- Source data
────────

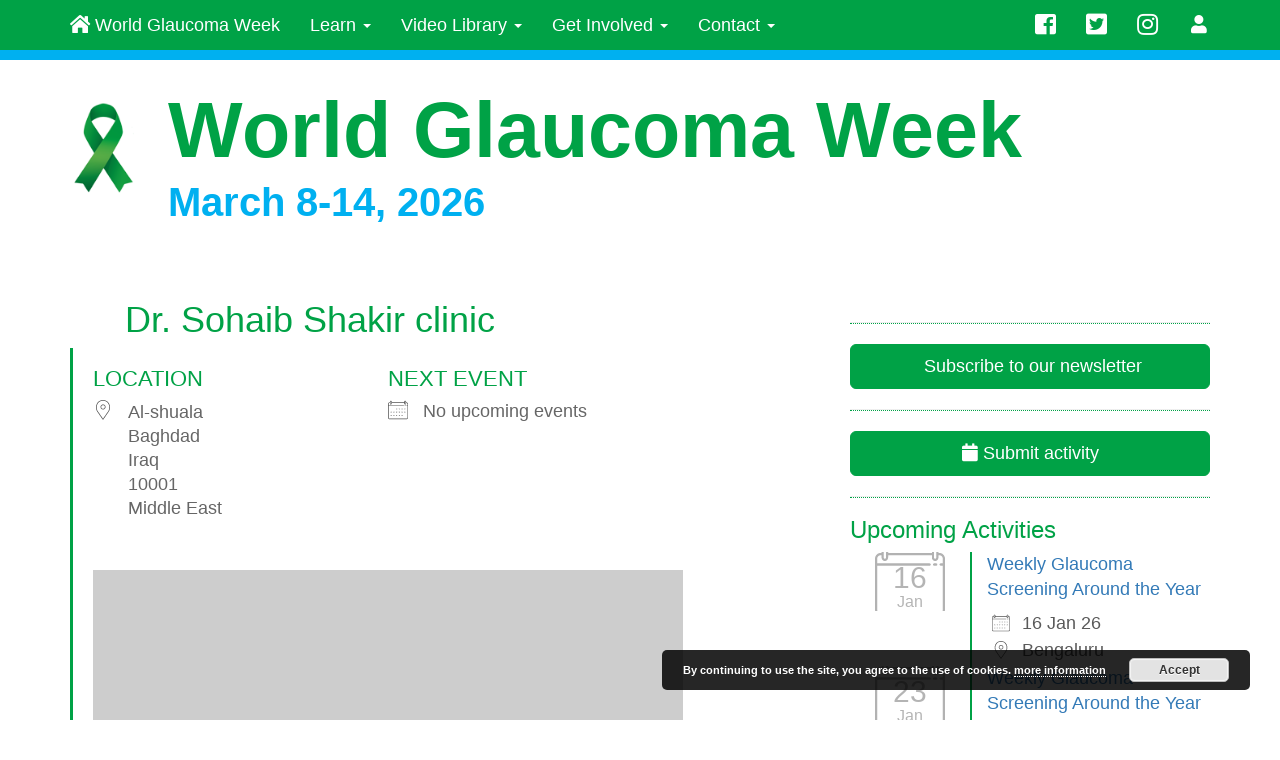

--- FILE ---
content_type: text/css
request_url: https://www.worldglaucomaweek.org/wp-content/cache/autoptimize/css/autoptimize_single_8e79ce2507db4502200361719971ffcd.css?ver=2.0.0
body_size: 819
content:
.um .um-tip:hover,.um .um-field-radio.active:not(.um-field-radio-state-disabled) i,.um .um-field-checkbox.active:not(.um-field-radio-state-disabled) i,.um .um-member-name a:hover,.um .um-member-more a:hover,.um .um-member-less a:hover,.um .um-members-pagi a:hover,.um .um-cover-add:hover,.um .um-profile-subnav a.active,.um .um-item-meta a,.um-account-name a:hover,.um-account-nav a.current,.um-account-side li a.current span.um-account-icon,.um-account-side li a.current:hover span.um-account-icon,.um-dropdown li a:hover,i.um-active-color,span.um-active-color{color:#00a246}.um .um-field-group-head,.picker__box,.picker__nav--prev:hover,.picker__nav--next:hover,.um .um-members-pagi span.current,.um .um-members-pagi span.current:hover,.um .um-profile-nav-item.active a,.um .um-profile-nav-item.active a:hover,.upload,.um-modal-header,.um-modal-btn,.um-modal-btn.disabled,.um-modal-btn.disabled:hover,div.uimob800 .um-account-side li a.current,div.uimob800 .um-account-side li a.current:hover{background:#00a246}.um .um-field-group-head:hover,.picker__footer,.picker__header,.picker__day--infocus:hover,.picker__day--outfocus:hover,.picker__day--highlighted:hover,.picker--focused .picker__day--highlighted,.picker__list-item:hover,.picker__list-item--highlighted:hover,.picker--focused .picker__list-item--highlighted,.picker__list-item--selected,.picker__list-item--selected:hover,.picker--focused .picker__list-item--selected{background:#00b0f0}.um{margin-left:auto!important;margin-right:auto!important}.um input[type=submit]:disabled:hover{background:#00a246}.um input[type=submit].um-button,.um input[type=submit].um-button:focus,.um a.um-button,.um a.um-button.um-disabled:hover,.um a.um-button.um-disabled:focus,.um a.um-button.um-disabled:active{background:#00a246}.um a.um-link{color:#00a246}.um input[type=submit].um-button:hover,.um a.um-button:hover{background-color:#00b0f0}.um a.um-link:hover,.um a.um-link-hvr:hover{color:#00b0f0}.um .um-button{color:#fff}.um .um-button.um-alt,.um input[type=submit].um-button.um-alt{background:#eee}.um .um-button.um-alt:hover,.um input[type=submit].um-button.um-alt:hover{background:#e5e5e5}.um .um-button.um-alt,.um input[type=submit].um-button.um-alt{color:#666}.um .um-tip{color:#ccc}.um .um-field-label{color:#555}.um .um-form input[type=text],.um .um-form input[type=tel],.um .um-form input[type=number],.um .um-form input[type=password],.um .um-form textarea,.um .upload-progress,.select2-container .select2-choice,.select2-drop,.select2-container-multi .select2-choices,.select2-drop-active,.select2-drop.select2-drop-above{border:2px solid #ddd !important}.um .um-form .select2-container-multi .select2-choices .select2-search-field input[type=text]{border:none !important}.um .um-form input[type=text]:focus,.um .um-form input[type=tel]:focus,.um .um-form input[type=number]:focus,.um .um-form input[type=password]:focus,.um .um-form .um-datepicker.picker__input.picker__input--active,.um .um-form .um-datepicker.picker__input.picker__input--target,.um .um-form textarea:focus{border:2px solid #bbb !important}.um .um-form input[type=text],.um .um-form input[type=tel],.um .um-form input[type=number],.um .um-form input[type=password],.um .um-form textarea,.select2-container .select2-choice,.select2-container-multi .select2-choices{background-color:#fff}.um .um-form input[type=text]:focus,.um .um-form input[type=tel]:focus,.um .um-form input[type=number]:focus,.um .um-form input[type=password]:focus,.um .um-form textarea:focus{background-color:#fff}.um .um-form input[type=text],.um .um-form input[type=tel],.um .um-form input[type=password],.um .um-form textarea{color:#666}.um .um-form input:-webkit-autofill{-webkit-box-shadow:0 0 0 50px #fff inset;-webkit-text-fill-color:#666}.um .um-form input:-webkit-autofill:focus{-webkit-box-shadow:none,0 0 0 50px #fff inset;-webkit-text-fill-color:#666}.um .um-form ::-webkit-input-placeholder{color:#aaa;opacity:1 !important}.um .um-form ::-moz-placeholder{color:#aaa;opacity:1 !important}.um .um-form ::-moz-placeholder{color:#aaa;opacity:1 !important}.um .um-form ::-ms-input-placeholder{color:#aaa;opacity:1 !important}.select2-default,.select2-default *,.select2-container-multi .select2-choices .select2-search-field input{color:#aaa}.um .um-field-icon i,.select2-container .select2-choice .select2-arrow:before,.select2-search:before,.select2-search-choice-close:before{color:#aaa}.um span.um-req{color:#aaa}.um .um-profile-photo a.um-profile-photo-img,.um .um-profile-photo img,.um .um-profile-photo span.um-profile-photo-overlay{-moz-border-radius:999px !important;-webkit-border-radius:999px !important;border-radius:999px !important}.um-profile.um .um-profile-meta{color:#999}.um-profile.um .um-name a{color:#555}.um-profile.um .um-name a:hover{color:#444}.um-profile.um .um-profile-headericon a{color:#aaa}.um-profile.um .um-profile-headericon a:hover,.um-profile.um .um-profile-edit-a.active{color:#3ba1da}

────────

- What this task involves
Copy each entry exactly as written, and drop the pictures from the copy.

- Exercise solution
--- FILE ---
content_type: text/css
request_url: https://www.worldglaucomaweek.org/wp-content/cache/autoptimize/css/autoptimize_single_8e79ce2507db4502200361719971ffcd.css?ver=2.0.0
body_size: 819
content:
.um .um-tip:hover,.um .um-field-radio.active:not(.um-field-radio-state-disabled) i,.um .um-field-checkbox.active:not(.um-field-radio-state-disabled) i,.um .um-member-name a:hover,.um .um-member-more a:hover,.um .um-member-less a:hover,.um .um-members-pagi a:hover,.um .um-cover-add:hover,.um .um-profile-subnav a.active,.um .um-item-meta a,.um-account-name a:hover,.um-account-nav a.current,.um-account-side li a.current span.um-account-icon,.um-account-side li a.current:hover span.um-account-icon,.um-dropdown li a:hover,i.um-active-color,span.um-active-color{color:#00a246}.um .um-field-group-head,.picker__box,.picker__nav--prev:hover,.picker__nav--next:hover,.um .um-members-pagi span.current,.um .um-members-pagi span.current:hover,.um .um-profile-nav-item.active a,.um .um-profile-nav-item.active a:hover,.upload,.um-modal-header,.um-modal-btn,.um-modal-btn.disabled,.um-modal-btn.disabled:hover,div.uimob800 .um-account-side li a.current,div.uimob800 .um-account-side li a.current:hover{background:#00a246}.um .um-field-group-head:hover,.picker__footer,.picker__header,.picker__day--infocus:hover,.picker__day--outfocus:hover,.picker__day--highlighted:hover,.picker--focused .picker__day--highlighted,.picker__list-item:hover,.picker__list-item--highlighted:hover,.picker--focused .picker__list-item--highlighted,.picker__list-item--selected,.picker__list-item--selected:hover,.picker--focused .picker__list-item--selected{background:#00b0f0}.um{margin-left:auto!important;margin-right:auto!important}.um input[type=submit]:disabled:hover{background:#00a246}.um input[type=submit].um-button,.um input[type=submit].um-button:focus,.um a.um-button,.um a.um-button.um-disabled:hover,.um a.um-button.um-disabled:focus,.um a.um-button.um-disabled:active{background:#00a246}.um a.um-link{color:#00a246}.um input[type=submit].um-button:hover,.um a.um-button:hover{background-color:#00b0f0}.um a.um-link:hover,.um a.um-link-hvr:hover{color:#00b0f0}.um .um-button{color:#fff}.um .um-button.um-alt,.um input[type=submit].um-button.um-alt{background:#eee}.um .um-button.um-alt:hover,.um input[type=submit].um-button.um-alt:hover{background:#e5e5e5}.um .um-button.um-alt,.um input[type=submit].um-button.um-alt{color:#666}.um .um-tip{color:#ccc}.um .um-field-label{color:#555}.um .um-form input[type=text],.um .um-form input[type=tel],.um .um-form input[type=number],.um .um-form input[type=password],.um .um-form textarea,.um .upload-progress,.select2-container .select2-choice,.select2-drop,.select2-container-multi .select2-choices,.select2-drop-active,.select2-drop.select2-drop-above{border:2px solid #ddd !important}.um .um-form .select2-container-multi .select2-choices .select2-search-field input[type=text]{border:none !important}.um .um-form input[type=text]:focus,.um .um-form input[type=tel]:focus,.um .um-form input[type=number]:focus,.um .um-form input[type=password]:focus,.um .um-form .um-datepicker.picker__input.picker__input--active,.um .um-form .um-datepicker.picker__input.picker__input--target,.um .um-form textarea:focus{border:2px solid #bbb !important}.um .um-form input[type=text],.um .um-form input[type=tel],.um .um-form input[type=number],.um .um-form input[type=password],.um .um-form textarea,.select2-container .select2-choice,.select2-container-multi .select2-choices{background-color:#fff}.um .um-form input[type=text]:focus,.um .um-form input[type=tel]:focus,.um .um-form input[type=number]:focus,.um .um-form input[type=password]:focus,.um .um-form textarea:focus{background-color:#fff}.um .um-form input[type=text],.um .um-form input[type=tel],.um .um-form input[type=password],.um .um-form textarea{color:#666}.um .um-form input:-webkit-autofill{-webkit-box-shadow:0 0 0 50px #fff inset;-webkit-text-fill-color:#666}.um .um-form input:-webkit-autofill:focus{-webkit-box-shadow:none,0 0 0 50px #fff inset;-webkit-text-fill-color:#666}.um .um-form ::-webkit-input-placeholder{color:#aaa;opacity:1 !important}.um .um-form ::-moz-placeholder{color:#aaa;opacity:1 !important}.um .um-form ::-moz-placeholder{color:#aaa;opacity:1 !important}.um .um-form ::-ms-input-placeholder{color:#aaa;opacity:1 !important}.select2-default,.select2-default *,.select2-container-multi .select2-choices .select2-search-field input{color:#aaa}.um .um-field-icon i,.select2-container .select2-choice .select2-arrow:before,.select2-search:before,.select2-search-choice-close:before{color:#aaa}.um span.um-req{color:#aaa}.um .um-profile-photo a.um-profile-photo-img,.um .um-profile-photo img,.um .um-profile-photo span.um-profile-photo-overlay{-moz-border-radius:999px !important;-webkit-border-radius:999px !important;border-radius:999px !important}.um-profile.um .um-profile-meta{color:#999}.um-profile.um .um-name a{color:#555}.um-profile.um .um-name a:hover{color:#444}.um-profile.um .um-profile-headericon a{color:#aaa}.um-profile.um .um-profile-headericon a:hover,.um-profile.um .um-profile-edit-a.active{color:#3ba1da}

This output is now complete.